Taking a bit more risk than always banking seems to pay off. What about even more risk? How does banking after >20 points compare with banking after >50 points?

set.seed(1)
winners <- replicate(nsim, SimulateGame(
  function(state) { OverTargetPoints(state, 20) },
  function(state) { OverTargetPoints(state, 50) }))
table(winners)

# winners
# 1    2 
# 6167 3833 

# switch order of players
set.seed(1)
winners <- replicate(nsim, SimulateGame(
  function(state) { OverTargetPoints(state, 50) },
  function(state) { OverTargetPoints(state, 20) }))
table(winners)

# winners
# 1    2 
# 4414 5586 

The >20 points strategy won 61.7% of the games when it went first, and won 55.9% of the games when it went second, so it’s clearly a superior strategy.

Where can we go from here?

There are several future directions we could take with this code base.

  • The strategies presented here are very simple.

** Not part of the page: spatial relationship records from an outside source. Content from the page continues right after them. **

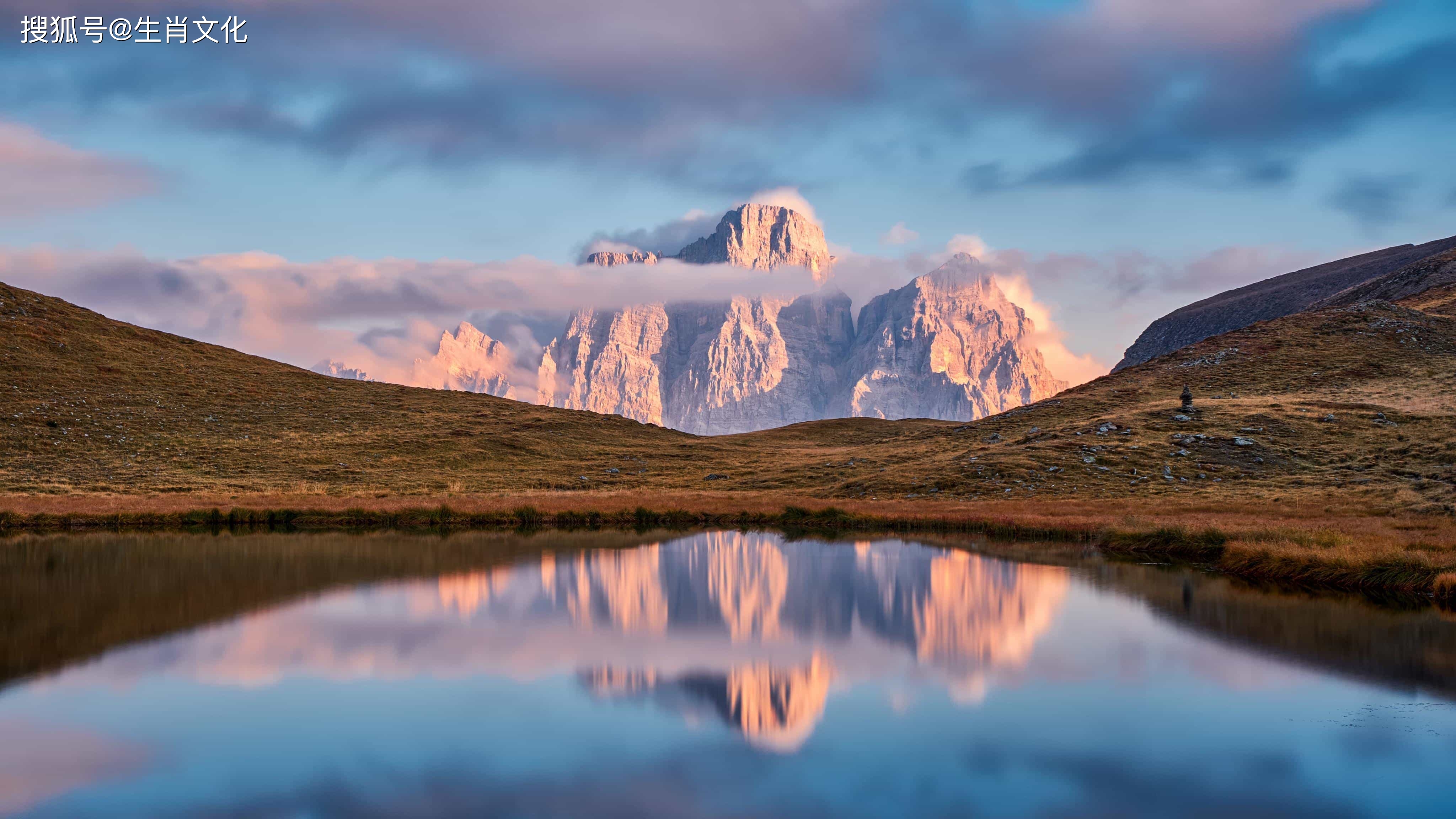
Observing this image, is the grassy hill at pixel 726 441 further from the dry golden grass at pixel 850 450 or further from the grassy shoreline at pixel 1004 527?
the grassy shoreline at pixel 1004 527

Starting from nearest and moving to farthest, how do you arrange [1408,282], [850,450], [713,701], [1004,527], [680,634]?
[713,701] < [680,634] < [1004,527] < [850,450] < [1408,282]

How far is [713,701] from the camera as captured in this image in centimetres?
1644

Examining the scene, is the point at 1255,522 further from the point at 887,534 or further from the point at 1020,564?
the point at 887,534

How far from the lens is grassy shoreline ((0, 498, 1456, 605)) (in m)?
29.9

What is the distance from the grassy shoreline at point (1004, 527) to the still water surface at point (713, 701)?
134 inches

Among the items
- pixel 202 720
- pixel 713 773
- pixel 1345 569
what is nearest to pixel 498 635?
pixel 202 720

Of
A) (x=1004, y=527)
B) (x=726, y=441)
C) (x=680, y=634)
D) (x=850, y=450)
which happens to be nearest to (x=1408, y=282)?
(x=850, y=450)

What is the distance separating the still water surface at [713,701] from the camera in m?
12.1

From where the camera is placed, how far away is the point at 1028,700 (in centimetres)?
1702

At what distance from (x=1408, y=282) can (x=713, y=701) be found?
157322 millimetres

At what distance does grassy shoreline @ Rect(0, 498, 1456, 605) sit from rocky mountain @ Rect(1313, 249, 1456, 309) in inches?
4076

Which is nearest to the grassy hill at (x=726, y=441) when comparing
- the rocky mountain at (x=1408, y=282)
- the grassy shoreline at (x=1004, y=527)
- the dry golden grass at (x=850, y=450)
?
the dry golden grass at (x=850, y=450)

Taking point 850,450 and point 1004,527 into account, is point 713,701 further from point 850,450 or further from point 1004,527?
point 850,450

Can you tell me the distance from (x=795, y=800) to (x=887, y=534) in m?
38.8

Can we program more complex strategies (e.g. some that depend on the score of the other player, or on how close the player is to winning)?
  • Among strategies of the form “bank once you have more than xx points”, is there an optimal value for xx?
  • What is the optimal strategy for Toss Up!? Can we learn it through methods such as Q-learning?
  • Is there even such a thing as an optimal strategy? Do there exist 3 strategies such that A beats B, B beats C, but C beats A?
  • Can we quantify the first mover advantage?
  • Can we modify the code so that we can visualize the players’ scores as the game progresses?
  • Can we modify the code so that more than 2 players can play?